The board reversed its position, fought the proposal and Mineral King was never developed. The area was later added to the park.
Alternately eloquent, charming and abrasive, Litton alienated some on the board, which in the 1960s was divided between warring pro- and anti-Brower camps. Litton wasn't much of a smoker, but during board meetings he would sometimes puff away on big cigars just to annoy people.
"There was always something that Martin was thoroughly exercised about, and he could be brutal in his remarks," fellow director William Siri said in the Bancroft Library interviews. "Martin was never the environmental statesman, but he was fascinating as a speaker. He used colorful phrases, analogies and metaphors and they were often cutting, sometimes irresponsible. He never pulled his punches. He was never inhibited; if he felt something, he just said it."
Litton, who rowed crew at UCLA, first floated down the Grand Canyon in 1955 with a group that included his wife. At that point, fewer than 200 people were known to have made the trip. Litton had dislocated his shoulder and was just a passenger. But he was hooked. The next year he rowed through the canyon, and until he was in his early 90s, returned again and again to ride the Colorado's heaving, stormy rapids, which he called the best in the world.
His river passion grew into a full-time job after he quit Sunset magazine in a huff in 1968 because publisher Bill Lane killed an article he had written about acreage omitted from the new Redwood National Park.
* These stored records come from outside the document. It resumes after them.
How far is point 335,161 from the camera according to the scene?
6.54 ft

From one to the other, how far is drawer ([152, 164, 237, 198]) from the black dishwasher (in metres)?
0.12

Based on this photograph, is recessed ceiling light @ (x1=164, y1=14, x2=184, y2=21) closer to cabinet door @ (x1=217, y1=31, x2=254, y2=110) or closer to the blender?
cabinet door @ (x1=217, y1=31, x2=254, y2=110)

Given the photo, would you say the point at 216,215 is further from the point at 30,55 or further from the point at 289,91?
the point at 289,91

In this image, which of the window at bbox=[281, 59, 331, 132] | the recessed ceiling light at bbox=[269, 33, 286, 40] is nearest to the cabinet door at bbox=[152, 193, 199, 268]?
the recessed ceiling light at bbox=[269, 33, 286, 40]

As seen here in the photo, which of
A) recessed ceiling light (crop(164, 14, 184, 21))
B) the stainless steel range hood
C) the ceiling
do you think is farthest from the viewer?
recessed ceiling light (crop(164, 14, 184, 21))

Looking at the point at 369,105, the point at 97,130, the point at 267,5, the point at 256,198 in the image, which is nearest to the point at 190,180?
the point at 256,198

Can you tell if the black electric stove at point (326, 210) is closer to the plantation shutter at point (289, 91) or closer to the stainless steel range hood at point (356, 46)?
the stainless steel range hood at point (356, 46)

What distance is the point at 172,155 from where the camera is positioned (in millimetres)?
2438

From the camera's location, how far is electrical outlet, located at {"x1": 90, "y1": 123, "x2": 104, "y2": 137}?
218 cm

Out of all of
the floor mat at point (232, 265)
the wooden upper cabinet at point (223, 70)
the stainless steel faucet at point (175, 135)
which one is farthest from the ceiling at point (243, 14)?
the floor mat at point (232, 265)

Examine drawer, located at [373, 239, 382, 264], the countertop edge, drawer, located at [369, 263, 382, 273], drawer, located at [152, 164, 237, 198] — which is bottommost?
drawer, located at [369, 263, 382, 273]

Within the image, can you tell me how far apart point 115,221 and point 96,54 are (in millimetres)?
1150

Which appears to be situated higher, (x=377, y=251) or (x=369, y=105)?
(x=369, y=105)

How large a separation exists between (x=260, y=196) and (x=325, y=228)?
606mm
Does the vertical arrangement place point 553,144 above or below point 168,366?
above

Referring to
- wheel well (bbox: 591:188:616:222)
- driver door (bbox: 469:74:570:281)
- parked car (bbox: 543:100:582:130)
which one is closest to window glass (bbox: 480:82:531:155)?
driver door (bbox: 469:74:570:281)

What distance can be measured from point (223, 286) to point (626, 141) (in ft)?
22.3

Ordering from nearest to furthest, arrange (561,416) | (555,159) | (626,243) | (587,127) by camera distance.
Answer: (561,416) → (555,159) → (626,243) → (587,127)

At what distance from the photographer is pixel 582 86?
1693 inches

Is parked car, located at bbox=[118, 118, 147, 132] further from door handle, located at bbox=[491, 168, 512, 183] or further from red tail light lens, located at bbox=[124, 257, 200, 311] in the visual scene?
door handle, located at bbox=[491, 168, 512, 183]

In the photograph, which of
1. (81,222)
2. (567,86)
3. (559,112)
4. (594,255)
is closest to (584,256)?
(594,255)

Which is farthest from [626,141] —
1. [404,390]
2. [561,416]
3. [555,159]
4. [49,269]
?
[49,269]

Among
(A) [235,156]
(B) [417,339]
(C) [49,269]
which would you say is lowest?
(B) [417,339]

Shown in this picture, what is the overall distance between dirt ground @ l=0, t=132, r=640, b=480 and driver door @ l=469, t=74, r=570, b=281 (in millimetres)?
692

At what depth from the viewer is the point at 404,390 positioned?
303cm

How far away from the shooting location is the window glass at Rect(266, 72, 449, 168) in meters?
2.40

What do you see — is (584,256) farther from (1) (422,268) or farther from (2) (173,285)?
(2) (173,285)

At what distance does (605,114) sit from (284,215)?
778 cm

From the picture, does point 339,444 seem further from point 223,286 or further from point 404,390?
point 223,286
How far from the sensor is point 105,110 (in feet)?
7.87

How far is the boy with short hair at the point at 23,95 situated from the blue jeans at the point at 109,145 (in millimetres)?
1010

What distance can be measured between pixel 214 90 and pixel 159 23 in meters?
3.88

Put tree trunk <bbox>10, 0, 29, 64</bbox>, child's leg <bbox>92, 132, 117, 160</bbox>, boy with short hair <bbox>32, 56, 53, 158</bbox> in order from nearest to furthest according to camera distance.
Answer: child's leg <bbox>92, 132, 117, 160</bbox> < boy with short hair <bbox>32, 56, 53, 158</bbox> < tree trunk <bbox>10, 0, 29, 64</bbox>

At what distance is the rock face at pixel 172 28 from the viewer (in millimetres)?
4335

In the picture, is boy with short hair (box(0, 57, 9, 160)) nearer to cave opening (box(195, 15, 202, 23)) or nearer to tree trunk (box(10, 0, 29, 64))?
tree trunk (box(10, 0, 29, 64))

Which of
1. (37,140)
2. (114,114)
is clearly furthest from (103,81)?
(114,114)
He founded Grand Canyon Dories and until the late 1980s ran commercial trips through the canyon in nimble wooden boats he and a friend had adapted from the Northwest river dory.
Litton's big hands were most comfortable wrapped around dory oars or the controls of a small plane. He had piloted gliders loaded with troops and equipment during Allied invasions in Europe. Decades later he would fly politicians and journalists in his vintage Cessna, skimming over redwoods or landscapes that needed saving, expounding on the glories of nature untamed.
"Nature has its rights," he once said. "It has a right to be here untrammeled, unfettered. Man doesn't have to screw everything up."
Litton is survived by his wife, Esther; children John, Donald, Kathleen and Helen; five grandchildren and four great-grandchildren.